# Explore public datasets

## Goal

This dataset is a tool to explore public data and see if it can be useful for fine-tuning models.

I want to know:

- Text length: how big are the texts in the dataset, measured in tokens
- Unique prompts: How many unique prompts each dataset has
- Prompt sampling: Inspect how random prompts from the dataset look

## Imports

In [None]:
import os
import glob
import numpy as np
import matplotlib.pyplot as plt
import matplotlib as mpl
import pandas as pd
from tqdm.auto import tqdm

from transformers import AutoTokenizer

plt.plot()
plt.close('all')
plt.rcParams["figure.figsize"] = (20, 5)
mpl.rcParams['lines.linewidth'] = 3
mpl.rcParams['font.size'] = 16

pd.set_option('display.max_colwidth', 200)

## Code

In [None]:
tokenizer = AutoTokenizer.from_pretrained('/home/gbarbadillo/data/Mistral-7B-Instruct-v0.2/')

In [None]:
def text_length_distribution(df):
    df['all_text'] = df['original_text'] + df['rewritten_text'] + df['rewrite_prompt']
    df['text_length'] = df['all_text'].apply(lambda x: len(tokenizer.tokenize(str(x))))
    plt.hist(df['text_length'].values, bins=np.linspace(0, 4000, 100))
    plt.grid()
    plt.xlabel('Number of tokens')

In [None]:
def get_dataset_name(filepath):
    name = os.path.basename(filepath).split('.')[0]
    folder = os.path.basename(os.path.dirname(filepath))
    if folder != 'data':
        name = f'{folder}/{name}'
    return name

In [None]:
def create_datasets_summary_table(datasets, dataset_names):
    rows = []
    for dataset in datasets:
        n_prompts = len(dataset['rewrite_prompt'].unique())
        rows.append(dict(
                         n=len(dataset),
                         n_prompts=n_prompts,
                         ratio=round(n_prompts/len(dataset), 2),
                         median_tokens=int(dataset['text_length'].median()),
                         ))
    return pd.DataFrame(rows, index=dataset_names)

In [None]:
def sample_prompts(dataset, n=5, random_seed=7):
    unique_prompts = dataset['rewrite_prompt'].apply(lambda x: str(x).strip()).unique()
    if n > len(unique_prompts):
        return unique_prompts
    np.random.seed(random_seed)
    return sorted(np.random.choice(unique_prompts, n, replace=False))

## Load data

In [None]:
dataset_filepaths = sorted(glob.glob('/mnt/hdd0/Kaggle/llm_prompt_recovery/data/*_curated.csv'))
dataset_filepaths += sorted(glob.glob('/mnt/hdd0/Kaggle/llm_prompt_recovery/data/*/*_curated.csv'))
dataset_names = [get_dataset_name(filepath) for filepath in dataset_filepaths]
datasets = [pd.read_csv(filepath) for filepath in tqdm(dataset_filepaths)]

In [None]:
print('\n'.join(dataset_filepaths))

In [None]:
print('\n'.join(dataset_names))

## Token length distribution

In [None]:
for dataset_name, dataset in zip(dataset_names, datasets):
    text_length_distribution(dataset)
    title = f'Token length distribution of {dataset_name} (n={len(dataset)})'
    plt.title(title)
    plt.show()

## Unique prompts

unique prompts vs dataset lenght, maybe a table with that data and also median token length.

In [None]:
create_datasets_summary_table(datasets, dataset_names)
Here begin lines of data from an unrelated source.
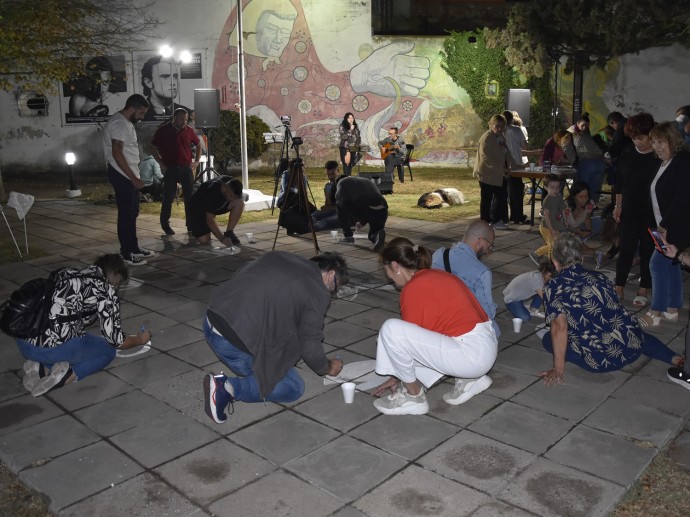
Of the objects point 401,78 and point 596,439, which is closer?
point 596,439

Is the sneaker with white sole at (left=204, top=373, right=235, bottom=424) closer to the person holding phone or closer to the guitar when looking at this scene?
the person holding phone

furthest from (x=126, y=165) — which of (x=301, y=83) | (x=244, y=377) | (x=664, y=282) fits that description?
(x=301, y=83)

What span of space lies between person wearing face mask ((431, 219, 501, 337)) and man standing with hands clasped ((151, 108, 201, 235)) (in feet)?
18.8

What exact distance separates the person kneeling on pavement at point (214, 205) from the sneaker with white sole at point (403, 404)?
5.07 meters

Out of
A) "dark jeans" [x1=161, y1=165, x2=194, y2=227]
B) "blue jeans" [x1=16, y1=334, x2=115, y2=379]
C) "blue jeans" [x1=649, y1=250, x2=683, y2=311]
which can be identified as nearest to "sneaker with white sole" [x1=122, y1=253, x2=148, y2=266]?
"dark jeans" [x1=161, y1=165, x2=194, y2=227]

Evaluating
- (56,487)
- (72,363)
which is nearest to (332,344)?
(72,363)

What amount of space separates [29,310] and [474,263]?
9.80 ft

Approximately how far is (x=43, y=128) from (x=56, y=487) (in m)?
18.6

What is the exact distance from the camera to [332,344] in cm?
571

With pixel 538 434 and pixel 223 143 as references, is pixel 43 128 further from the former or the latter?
pixel 538 434

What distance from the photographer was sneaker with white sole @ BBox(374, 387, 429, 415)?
4363 mm

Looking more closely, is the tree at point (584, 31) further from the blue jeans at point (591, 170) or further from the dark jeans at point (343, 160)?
the blue jeans at point (591, 170)

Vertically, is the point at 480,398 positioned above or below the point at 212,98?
below

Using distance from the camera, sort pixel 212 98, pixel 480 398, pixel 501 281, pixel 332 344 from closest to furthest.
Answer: pixel 480 398
pixel 332 344
pixel 501 281
pixel 212 98
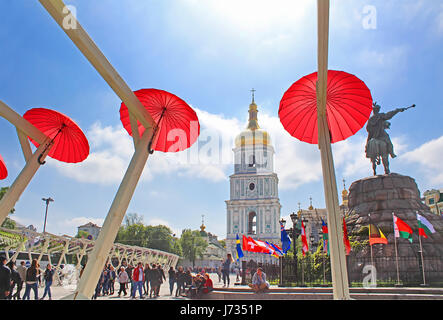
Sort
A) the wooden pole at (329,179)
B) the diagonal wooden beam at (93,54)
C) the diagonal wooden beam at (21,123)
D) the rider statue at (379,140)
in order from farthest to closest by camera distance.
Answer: the rider statue at (379,140)
the diagonal wooden beam at (21,123)
the wooden pole at (329,179)
the diagonal wooden beam at (93,54)

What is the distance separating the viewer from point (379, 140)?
18.5 m

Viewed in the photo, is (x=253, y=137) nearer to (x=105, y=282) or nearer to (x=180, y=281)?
(x=180, y=281)

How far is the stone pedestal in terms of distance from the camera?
1383 centimetres

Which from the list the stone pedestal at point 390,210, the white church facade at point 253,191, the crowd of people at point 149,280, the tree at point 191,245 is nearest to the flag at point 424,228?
the stone pedestal at point 390,210

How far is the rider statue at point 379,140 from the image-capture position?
707 inches

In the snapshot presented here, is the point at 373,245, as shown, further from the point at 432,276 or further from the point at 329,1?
the point at 329,1

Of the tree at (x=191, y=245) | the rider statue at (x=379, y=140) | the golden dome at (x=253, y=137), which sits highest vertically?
the golden dome at (x=253, y=137)

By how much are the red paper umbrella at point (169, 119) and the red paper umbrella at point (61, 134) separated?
846 millimetres

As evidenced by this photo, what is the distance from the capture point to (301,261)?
15.2 m

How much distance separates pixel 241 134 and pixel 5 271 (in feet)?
178

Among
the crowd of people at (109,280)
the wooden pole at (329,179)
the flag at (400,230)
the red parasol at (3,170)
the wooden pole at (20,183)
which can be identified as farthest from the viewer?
the flag at (400,230)

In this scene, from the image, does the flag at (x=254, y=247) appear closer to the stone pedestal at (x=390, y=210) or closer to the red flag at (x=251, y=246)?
the red flag at (x=251, y=246)

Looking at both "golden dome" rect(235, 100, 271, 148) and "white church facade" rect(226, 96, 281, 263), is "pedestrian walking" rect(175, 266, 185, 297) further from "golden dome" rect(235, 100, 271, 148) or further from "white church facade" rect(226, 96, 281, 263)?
"golden dome" rect(235, 100, 271, 148)

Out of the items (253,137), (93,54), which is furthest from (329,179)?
(253,137)
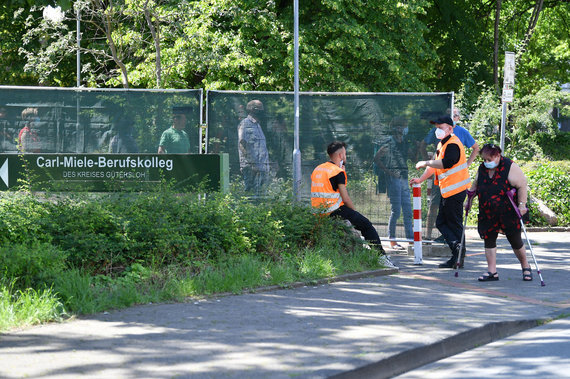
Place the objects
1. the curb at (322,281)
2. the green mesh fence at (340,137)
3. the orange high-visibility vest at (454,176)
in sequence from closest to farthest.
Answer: the curb at (322,281), the orange high-visibility vest at (454,176), the green mesh fence at (340,137)

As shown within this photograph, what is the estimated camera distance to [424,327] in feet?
23.5

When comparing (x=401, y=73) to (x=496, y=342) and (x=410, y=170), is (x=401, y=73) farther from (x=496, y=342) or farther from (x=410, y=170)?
(x=496, y=342)

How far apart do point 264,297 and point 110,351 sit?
2643mm

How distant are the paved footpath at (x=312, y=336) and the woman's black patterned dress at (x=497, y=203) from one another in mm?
953

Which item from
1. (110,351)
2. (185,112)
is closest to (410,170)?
(185,112)

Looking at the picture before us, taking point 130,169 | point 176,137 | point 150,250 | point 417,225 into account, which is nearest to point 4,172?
point 130,169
Around 9 trainings, 2 days of submissions.

## Sampling prompts

In [None]:
n = 20
for dataset_name, dataset in zip(dataset_names, datasets):
    prompts = sample_prompts(dataset, n=n)
    print(f'\n\n\t\t{dataset_name} ({len(dataset)} samples)\n')
    print('\n'.join(prompts))
    print('\n' + '*'*100)

In [None]:
df = pd.read_csv('/mnt/hdd0/Kaggle/llm_prompt_recovery/data/high_quality_dataset_v2.csv')
df.head()

In [None]:
print('\n'.join(df.sample(40).rewrite_prompt.values))